Panahi a été interdit de voyager pour la première fois en 2009, après avoir assisté aux funérailles d’un étudiant tué lors du mouvement vert. Il a ensuite tenté de tourner un film sur cette révolution. L’année suivante, il a été condamné à six ans de prison avec sursis et à une interdiction de 20 ans de voyager et de faire des films pour « propagande contre le système ». En tant qu’homme effectivement sous surveillance en permanence, Panahi a malgré tout continué son travail, donnant lieu à des films tels que This Is Not a Film (2011), un documentaire en vidéo smugglé hors du pays sur une clé USB cachée dans un gâteau, présenté ensuite au festival de Cannes.
En 2013, il a remporté l’Ours d’argent au festival du film de Berlin pour Closed Curtain, puis le premier prix en 2015 pour Taxi Tehran, entièrement tourné dans des voitures.

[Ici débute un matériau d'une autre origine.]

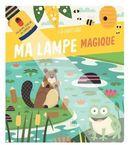 La nature : Ma lampe magique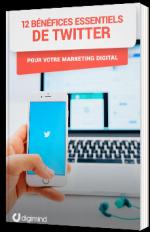 12 bénéfices essentiels de Twitter pour votre Marketing Digital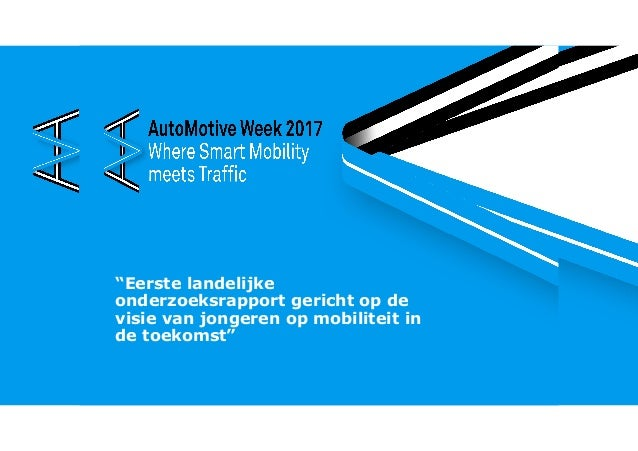 """""""Eerste landelijke onderzoeksrapport gericht op de visie van jongeren op mobiliteit in de toekomst"""""""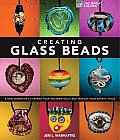 Creating Glass Beads A New Workshop to Expand Your Beginner Skills & Develop Your Artistic Voice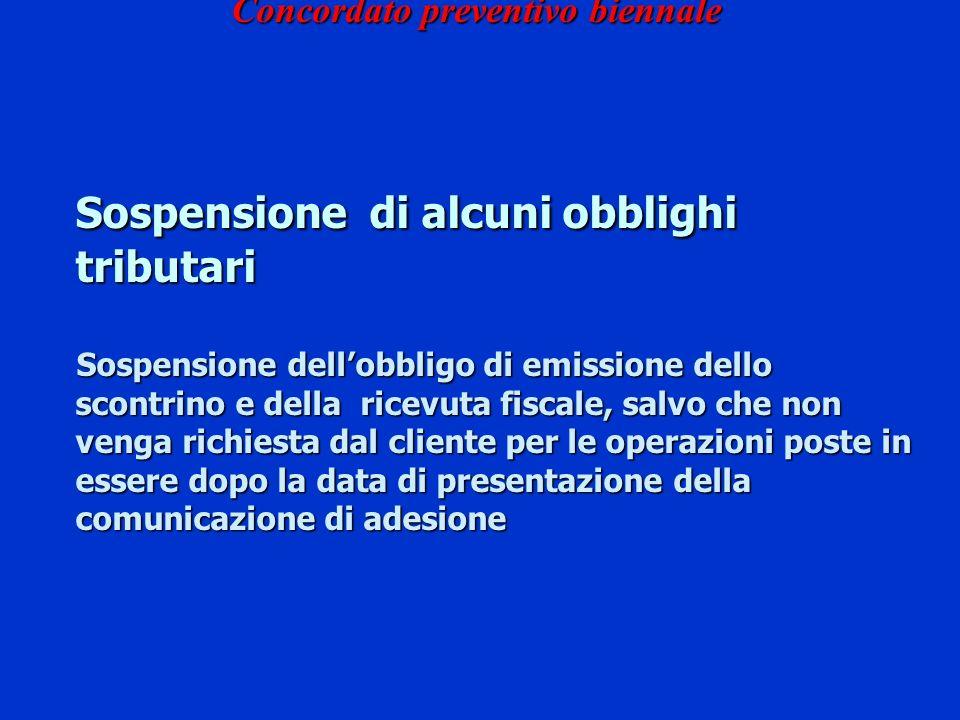 Concordato preventivo biennale Sospensione di alcuni obblighi tributari Sospensione dellobbligo di emissione dello scontrino e della ricevuta fiscale,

Il a également remporté le prix du meilleur scénario à Cannes pour 3 Faces en 2018 et a été très acclamé pour No Bears en 2022.
Panahi avait été arrêté en juillet dernier après s’être rendu au bureau du procureur de Téhéran pour s’informer sur son collègue réalisateur dissident Mohammad Rasoulof, arrêté quelques jours plus tôt après avoir critiqué le gouvernement. En février, Panahi a entamé une grève de la faim et a été libéré sous caution deux jours plus tard.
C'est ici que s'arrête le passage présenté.